▸ **AIM OF THE TASK**
Write out only the tail of the records, beginning at the line containing "From the picture, does" and including the last line, exactly as written.
+++ RECORDS FOR PROCESSING
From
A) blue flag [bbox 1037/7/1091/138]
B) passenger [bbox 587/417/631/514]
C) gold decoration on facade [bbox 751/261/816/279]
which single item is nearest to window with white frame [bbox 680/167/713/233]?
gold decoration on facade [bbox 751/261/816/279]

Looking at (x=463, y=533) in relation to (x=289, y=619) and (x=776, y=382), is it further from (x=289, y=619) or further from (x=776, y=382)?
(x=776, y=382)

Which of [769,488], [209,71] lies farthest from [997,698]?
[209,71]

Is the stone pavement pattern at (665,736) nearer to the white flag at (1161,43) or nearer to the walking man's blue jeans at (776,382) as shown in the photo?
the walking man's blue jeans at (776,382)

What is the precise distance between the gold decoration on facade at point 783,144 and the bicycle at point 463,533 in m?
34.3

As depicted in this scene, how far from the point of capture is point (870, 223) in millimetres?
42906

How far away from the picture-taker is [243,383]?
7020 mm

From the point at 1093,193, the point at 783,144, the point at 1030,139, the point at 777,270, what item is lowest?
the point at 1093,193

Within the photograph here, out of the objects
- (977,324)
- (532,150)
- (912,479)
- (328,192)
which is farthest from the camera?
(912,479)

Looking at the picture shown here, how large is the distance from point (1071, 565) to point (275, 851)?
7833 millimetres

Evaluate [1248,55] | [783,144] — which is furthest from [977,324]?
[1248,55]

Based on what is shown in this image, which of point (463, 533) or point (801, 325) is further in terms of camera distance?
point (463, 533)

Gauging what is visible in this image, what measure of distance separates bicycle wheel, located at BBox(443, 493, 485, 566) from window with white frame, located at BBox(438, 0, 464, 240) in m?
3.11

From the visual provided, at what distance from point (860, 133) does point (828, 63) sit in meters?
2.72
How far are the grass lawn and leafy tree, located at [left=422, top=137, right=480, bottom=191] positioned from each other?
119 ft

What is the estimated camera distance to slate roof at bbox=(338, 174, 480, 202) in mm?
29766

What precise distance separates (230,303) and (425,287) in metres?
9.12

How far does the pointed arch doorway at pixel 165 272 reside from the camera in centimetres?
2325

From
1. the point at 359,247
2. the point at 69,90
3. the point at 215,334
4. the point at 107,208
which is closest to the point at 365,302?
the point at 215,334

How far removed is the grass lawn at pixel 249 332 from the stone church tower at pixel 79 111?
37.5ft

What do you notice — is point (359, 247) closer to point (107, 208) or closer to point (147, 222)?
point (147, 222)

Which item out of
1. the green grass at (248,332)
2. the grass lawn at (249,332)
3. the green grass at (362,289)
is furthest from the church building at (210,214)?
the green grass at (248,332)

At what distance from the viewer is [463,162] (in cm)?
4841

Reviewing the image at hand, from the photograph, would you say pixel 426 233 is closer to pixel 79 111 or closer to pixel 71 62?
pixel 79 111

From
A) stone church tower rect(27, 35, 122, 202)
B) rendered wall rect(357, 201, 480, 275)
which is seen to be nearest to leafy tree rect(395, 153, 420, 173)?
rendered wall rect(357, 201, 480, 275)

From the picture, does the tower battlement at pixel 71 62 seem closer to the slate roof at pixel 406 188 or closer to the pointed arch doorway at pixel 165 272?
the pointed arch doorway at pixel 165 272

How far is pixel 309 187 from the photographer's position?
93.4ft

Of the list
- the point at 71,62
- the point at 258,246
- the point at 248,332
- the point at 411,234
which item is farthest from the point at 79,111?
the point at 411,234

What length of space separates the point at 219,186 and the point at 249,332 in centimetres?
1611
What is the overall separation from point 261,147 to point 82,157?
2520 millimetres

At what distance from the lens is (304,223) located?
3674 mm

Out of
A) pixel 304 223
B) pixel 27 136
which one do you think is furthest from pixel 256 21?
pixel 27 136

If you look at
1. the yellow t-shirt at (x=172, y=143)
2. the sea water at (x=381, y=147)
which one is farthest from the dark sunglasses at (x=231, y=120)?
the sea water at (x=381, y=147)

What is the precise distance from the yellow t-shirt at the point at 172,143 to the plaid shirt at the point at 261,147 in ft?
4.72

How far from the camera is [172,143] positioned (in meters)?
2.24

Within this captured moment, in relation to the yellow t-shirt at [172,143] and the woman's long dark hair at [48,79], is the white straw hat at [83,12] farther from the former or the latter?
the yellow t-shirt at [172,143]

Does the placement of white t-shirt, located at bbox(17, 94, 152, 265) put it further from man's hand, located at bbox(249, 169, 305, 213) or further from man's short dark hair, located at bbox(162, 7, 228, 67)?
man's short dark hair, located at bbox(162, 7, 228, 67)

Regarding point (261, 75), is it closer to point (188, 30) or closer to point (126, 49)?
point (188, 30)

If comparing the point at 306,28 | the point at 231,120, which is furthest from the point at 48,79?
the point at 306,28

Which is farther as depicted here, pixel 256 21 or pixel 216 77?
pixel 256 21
++++++
▸ **COMPLETED TASK**
From the picture, does the tower battlement at pixel 71 62 seem closer to the slate roof at pixel 406 188 or closer to the pointed arch doorway at pixel 165 272?
the pointed arch doorway at pixel 165 272

How far is pixel 309 187 from the photographer's position?
93.4ft

Of the list
- the point at 71,62
- the point at 258,246
- the point at 248,332
- the point at 411,234
which item is farthest from the point at 79,111?
the point at 411,234

What length of space separates the point at 219,186 and the point at 249,332 in centimetres?
1611
What is the overall separation from point 261,147 to point 82,157?
2520 millimetres

At what distance from the lens is (304,223) located?
3674 mm

Out of
A) pixel 304 223
B) pixel 27 136
which one do you think is furthest from pixel 256 21?
pixel 27 136

If you look at
1. the yellow t-shirt at (x=172, y=143)
2. the sea water at (x=381, y=147)
which one is farthest from the dark sunglasses at (x=231, y=120)?
the sea water at (x=381, y=147)

What is the precise distance from the yellow t-shirt at the point at 172,143 to the plaid shirt at the point at 261,147 in ft?
4.72

How far from the camera is [172,143] positioned (in meters)?
2.24

Within this captured moment, in relation to the yellow t-shirt at [172,143] and the woman's long dark hair at [48,79], is the white straw hat at [83,12] farther from the former or the latter?
the yellow t-shirt at [172,143]

Does the placement of white t-shirt, located at bbox(17, 94, 152, 265) put it further from man's hand, located at bbox(249, 169, 305, 213) or further from man's short dark hair, located at bbox(162, 7, 228, 67)?
man's short dark hair, located at bbox(162, 7, 228, 67)

Regarding point (261, 75), is it closer to point (188, 30) or closer to point (126, 49)?
point (188, 30)

If comparing the point at 306,28 | the point at 231,120, which is furthest from the point at 48,79?
the point at 306,28

Which is farther as depicted here, pixel 256 21 or pixel 216 77?
pixel 256 21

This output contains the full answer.